Petista se reuniu com líderes partidários e tirou projetos polêmicos da pauta horas antes de ir jantar com presidente

DENISE MADUEÑO / BRASÍLIA, O Estado de S.Paulo

04 de julho de 2012 | 03h05

O presidente da Câmara, Marco Maia (PT-RS), chegou ao jantar com a presidente Dilma Rousseff na noite de ontem sem os polêmicos projetos e os atritos com o governo registrados na semana passada. Antes do encontro, Maia e os líderes partidários haviam definido uma pauta de votações na Casa moldada bem aos interesses do governo. Até o recesso, no dia 18 de julho, a previsão é a de que o plenário vote apenas medidas provisórias e um único projeto tratando de segurança aos juízes que atuam com decisões sobre o crime organizado.

Reclamações. Na semana passada, com a pauta livre de MPs, o governo escalou ministros em caráter de urgência para barrar as votações na Câmara e, com isso, evitar a aprovação de projetos com impacto nos gastos públicos. Os projetos entraram na pauta em meio a reclamações dos aliados com o tratamento dispensado pelo governo, como falta de preenchimento de cargos com indicações políticas e o não cumprimento da promessa de liberação de recursos para obras nos municípios incluídos no Orçamento do ano passado por meio de emendas parlamentares.
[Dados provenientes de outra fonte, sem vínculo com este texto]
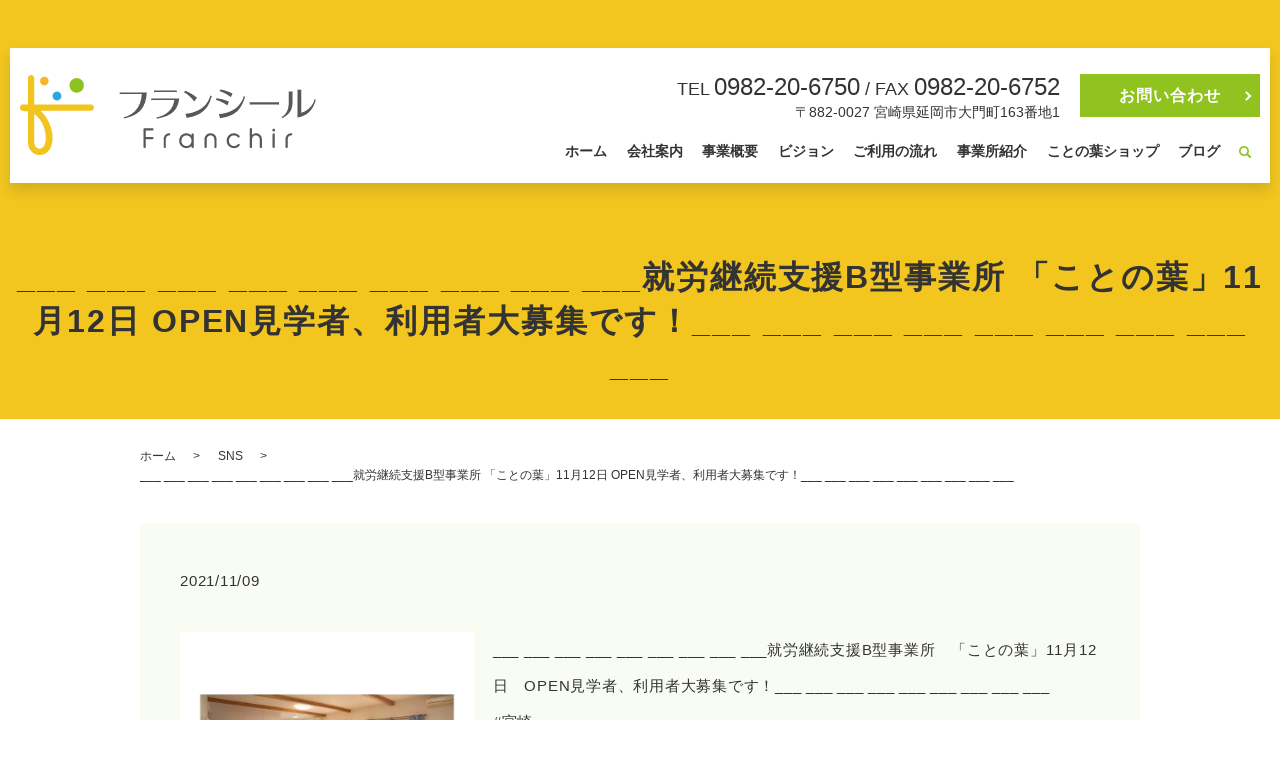

--- FILE ---
content_type: image/svg+xml
request_url: https://www.franchir.jp/wp-content/uploads/logo.svg
body_size: 6135
content:
<?xml version="1.0" encoding="UTF-8"?> <!-- Generator: Adobe Illustrator 24.3.0, SVG Export Plug-In . SVG Version: 6.00 Build 0) --> <svg xmlns="http://www.w3.org/2000/svg" xmlns:xlink="http://www.w3.org/1999/xlink" version="1.1" id="レイヤー_1" x="0px" y="0px" viewBox="0 0 296 80" style="enable-background:new 0 0 296 80;" xml:space="preserve"> <style type="text/css"> .st0{fill:none;stroke:#231815;stroke-width:15;stroke-miterlimit:10;} .st1{fill:#F1C51D;} .st2{fill:#F7B52C;} .st3{fill:#8DC21F;} .st4{fill:#2CA6E0;} .st5{fill:#595757;} </style> <g> <g> <polygon class="st0" points="5.46,35.57 5.46,35.57 5.46,35.57 "></polygon> <g> <path class="st1" d="M70.79,35.77H20.44c7.34,6.39,12.15,17.56,12.15,27.23c0,8.22-3.79,17.01-13.02,17.01 c-7.1,0-11.6-6.15-11.6-12.93V36.49C5.29,35.85,0,37.13,0,32.57c0-1.92,1.18-3.19,2.84-3.19c0,0,3.71,0,5.13,0V3.19 C7.97,1.36,9.23,0,11.13,0c1.82,0,3.16,1.36,3.16,3.19v26.19h56.51c1.81,0,3.16,1.36,3.16,3.19 C73.95,34.41,72.6,35.77,70.79,35.77z M14.28,39.04v28.02c0,3.19,1.74,6.55,5.29,6.55c5.13,0,6.23-6.79,6.23-10.78 C25.81,54.05,21.62,43.99,14.28,39.04z"></path> </g> <ellipse class="st2" cx="24.33" cy="6.04" rx="4.29" ry="4.34"></ellipse> <ellipse class="st3" cx="56.7" cy="10.38" rx="7.27" ry="7.36"></ellipse> <ellipse class="st4" cx="36.97" cy="21.03" rx="4.43" ry="4.48"></ellipse> </g> <g> <g> <g> <path class="st5" d="M123.46,54.41c0-0.65,0.53-1.18,1.16-1.18h7.87c0.61,0,1.08,0.48,1.08,1.09c0,0.62-0.47,1.12-1.08,1.12 h-6.68v6.48h6.68c0.61,0,1.08,0.51,1.08,1.12s-0.47,1.09-1.08,1.09h-6.68v7.74c0,0.65-0.53,1.21-1.19,1.21 c-0.64,0-1.16-0.56-1.16-1.21V54.41z"></path> <path class="st5" d="M143.65,64.34c0-3.62,2.27-6.06,5.71-6.06c0.55,0,1.03,0.45,1.03,1.04c0,0.56-0.47,1.04-1.03,1.04 c-2.05,0-3.49,1.37-3.49,3.98v7.6c0,0.65-0.5,1.15-1.11,1.15c-0.64,0-1.11-0.5-1.11-1.15V64.34z"></path> <path class="st5" d="M171.51,70.9c-1.3,1.4-3.11,2.24-5.18,2.24c-4.08,0-7.18-3.28-7.18-7.43c0-4.15,3.11-7.43,7.18-7.43 c2.08,0,3.88,0.87,5.18,2.24v-1.07c0-0.62,0.5-1.12,1.11-1.12c0.64,0,1.11,0.51,1.11,1.12v12.48c0,0.65-0.47,1.15-1.11,1.15 c-0.61,0-1.11-0.5-1.11-1.15V70.9z M171.51,65.94v-0.45c-0.11-2.92-2.3-5.13-5.05-5.13c-2.83,0-5.07,2.33-5.07,5.36 c0,3.03,2.25,5.36,5.07,5.36C169.21,71.07,171.4,68.85,171.51,65.94z"></path> <path class="st5" d="M184.43,64.76c0-4.07,2.69-6.48,6.07-6.48c3.41,0,6.1,2.41,6.1,6.48v7.18c0,0.65-0.5,1.15-1.11,1.15 c-0.64,0-1.11-0.5-1.11-1.15V64.7c0-2.86-1.72-4.35-3.88-4.35c-2.13,0-3.85,1.49-3.85,4.35v7.24c0,0.65-0.5,1.15-1.11,1.15 c-0.64,0-1.11-0.5-1.11-1.15V64.76z"></path> <path class="st5" d="M206.64,65.71c0-4.15,3.16-7.43,7.32-7.43c2.3,0,4.24,1.01,5.41,2.41c0.19,0.22,0.33,0.53,0.33,0.79 c0,0.62-0.47,1.04-1.11,1.04c-0.42,0-0.64-0.22-0.94-0.48c-0.86-0.98-2.11-1.68-3.69-1.68c-2.83,0-5.07,2.36-5.07,5.36 c0,2.97,2.25,5.36,5.07,5.36c1.55,0,2.83-0.7,3.69-1.68c0.28-0.25,0.53-0.5,0.94-0.5c0.64,0,1.11,0.45,1.11,1.07 c0,0.22-0.14,0.53-0.33,0.76c-1.16,1.4-3.08,2.44-5.41,2.44C209.8,73.14,206.64,69.86,206.64,65.71z"></path> <path class="st5" d="M229.77,54.13c0-0.62,0.47-1.12,1.11-1.12c0.61,0,1.11,0.5,1.11,1.12v5.89c0.89-0.95,2.3-1.74,4.13-1.74 c3.24,0,5.82,2.41,5.82,6.48v7.18c0,0.65-0.5,1.15-1.11,1.15c-0.64,0-1.11-0.5-1.11-1.15V64.7c0-2.89-1.72-4.35-3.88-4.35 c-2.11,0-3.85,1.43-3.85,4.35v7.24c0,0.65-0.5,1.15-1.11,1.15c-0.64,0-1.11-0.5-1.11-1.15V54.13z"></path> <path class="st5" d="M252.34,55.08c0-0.79,0.61-1.4,1.39-1.4c0.75,0,1.39,0.62,1.39,1.4c0,0.76-0.64,1.4-1.39,1.4 C252.95,56.48,252.34,55.84,252.34,55.08z M252.62,59.46c0-0.62,0.47-1.12,1.11-1.12c0.61,0,1.11,0.51,1.11,1.12v12.48 c0,0.65-0.5,1.15-1.11,1.15c-0.64,0-1.11-0.5-1.11-1.15V59.46z"></path> <path class="st5" d="M265.51,64.34c0-3.62,2.27-6.06,5.71-6.06c0.55,0,1.03,0.45,1.03,1.04c0,0.56-0.47,1.04-1.03,1.04 c-2.05,0-3.49,1.37-3.49,3.98v7.6c0,0.65-0.5,1.15-1.11,1.15c-0.64,0-1.11-0.5-1.11-1.15V64.34z"></path> </g> </g> <g> <path class="st5" d="M101.55,19.05c-0.7,0-1.14,0.04-1.84,0.19v-1.87c0.55,0.11,1.33,0.19,1.84,0.19h25.24 c-0.92,14.75-6.97,22.1-20.89,25.46c-0.81,0.22-1.18,0.34-1.51,0.52l-0.59-1.49c2.99-0.04,8.86-3.25,11.66-6.46 c3.8-4.03,5.9-9.48,6.38-16.54H101.55z"></path> <path class="st5" d="M133.18,25.09c-0.59,0-1.22,0.07-1.84,0.19v-1.87c0.55,0.11,1.29,0.19,1.84,0.19h26.05 c-1.33,11.31-7.45,17.17-20.52,19.71c-0.81,0.15-1.18,0.3-1.62,0.56l-0.55-1.61c1.66,0.19,6.13-1.46,8.89-3.25 c5.13-3.21,8.12-7.99,8.82-13.93H133.18z M156.65,17.22c-0.74-0.15-1.14-0.19-1.85-0.19h-18.97c-0.7,0-1.14,0.04-1.85,0.19v-1.87 c0.55,0.11,1.33,0.19,1.85,0.19h18.97c0.52,0,1.25-0.07,1.85-0.19V17.22z"></path> <path class="st5" d="M174.11,26.44c-2.18-3.21-5.87-6.76-9-8.51c-0.18-0.11-0.41-0.26-0.63-0.37L164,17.33l1.29-1.75 c0.41,0.22,0.55,0.34,0.74,0.41c0.11,0.07,0.37,0.19,0.63,0.3l0.66,0.34c2.88,1.31,6.46,3.47,8.3,5.04 c0.15,0.11,0.3,0.22,0.41,0.34c0.41,0.34,0.66,0.52,0.96,0.82L174.11,26.44z M165.47,38.76c5.72-0.15,13.51-3.06,17.56-6.57 c3.43-2.73,6.2-7.13,7.34-11.65l1.44,0.67c-0.3,0.49-0.37,0.75-0.77,2.09c-3.06,11.12-10.18,17.06-23.28,19.41 c-0.44,0.11-0.74,0.19-1.03,0.3L165.47,38.76z"></path> <path class="st5" d="M207.14,30.43c-2.62-2.28-8.75-5.23-11.29-5.41l0.85-1.9c0.48,0.22,0.55,0.22,2.03,0.45 c3.65,0.56,7.16,1.64,10.3,3.21L207.14,30.43z M198.8,39.06c5.98-0.19,12.29-2.28,16.53-5.49c3.8-2.69,7.79-8.55,8.41-12.39 l1.48,0.67c-0.22,0.37-0.33,0.67-0.66,1.64c-3.87,12.02-10.44,17.51-23.39,19.49c-0.55,0.07-0.74,0.11-1.11,0.22L198.8,39.06z M210.64,22.3c-0.3-0.37-0.52-0.56-1.18-1.12c-1.77-1.46-4.43-2.95-8.04-4.41c-0.63-0.3-1.25-0.49-1.81-0.56l0.96-1.87 c0.3,0.19,0.55,0.26,1.66,0.49c3.62,0.78,7.05,2.05,10.33,3.81L210.64,22.3z"></path> <path class="st5" d="M258.95,29.72c-0.55-0.11-1.22-0.19-1.7-0.19h-25.72c-0.85,0-1.4,0.07-1.66,0.19v-2.61 c0.3,0.11,1.07,0.19,1.66,0.19h25.72c0.52,0,1.25-0.07,1.7-0.19V29.72z"></path> <path class="st5" d="M261.61,41.97c1.84-0.52,4.54-3.47,5.65-6.2c1.07-2.54,1.55-5.41,1.55-9.41v-7.91 c0-0.71-0.04-1.12-0.18-1.87h4.1c-0.11,0.6-0.18,1.34-0.18,1.87v7.91c0,7.95-2.29,12.13-8.89,16.05 c-0.48,0.3-0.81,0.56-1.07,0.86L261.61,41.97z M277.55,16.73c0-0.71-0.04-1.12-0.18-1.87h4.06c-0.11,0.6-0.18,1.34-0.18,1.87 v21.05c6.38-1.72,12.21-7.62,13.36-13.59l1.4,0.67c-0.52,0.97-0.52,0.97-0.92,2.28c-3.06,8.92-8.56,13.81-17.53,15.42V16.73z"></path> </g> </g> </g> </svg>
A movimentação parlamentar fez com que a presidente Dilma telefonasse para Maia na quarta-feira passada e o convidasse para o encontro de ontem.

Harmonia. O presidente da Câmara contesta as divergências com Dilma, afirma que a relação com a presidente é de harmonia e que não há, nem nunca houve, problema nenhum entre eles.

"A presidente me agradeceu pelas votações do semestre e aproveitou para dizer que precisávamos conversar sobre política do País e me convidou para o jantar", contou Maia. "Vi que disseram que ela me chamou para me enquadrar. É um absurdo! Isso não dialoga com a realidade", completou Maia, ontem, antes do jantar.

O presidente da Câmara divulgou, ontem, um artigo contestando as críticas pela pauta da semana passada e negando as notícias de que a Câmara estaria chantageando o governo com os projetos para obter em troca liberação dos recursos de emendas parlamentares.

"Insistem em afirmar, apesar dos seguidos desmentidos, que esta seria uma pauta proposta por este presidente, apenas por estar contrariado com o não atendimento de reivindicações de cargos no governo, o que, afirmamos mais uma vez, não é verdade", disse Maia.

"Estamos muito bem representados no governo com os ministros do meu partido e com a minha presidenta", afirmou. "Os projetos pautados possuem forte apelo junto à sociedade, completo apoio do parlamento e aguardavam apenas uma oportunidade para entrar na pauta de votações do plenário da Câmara", completou.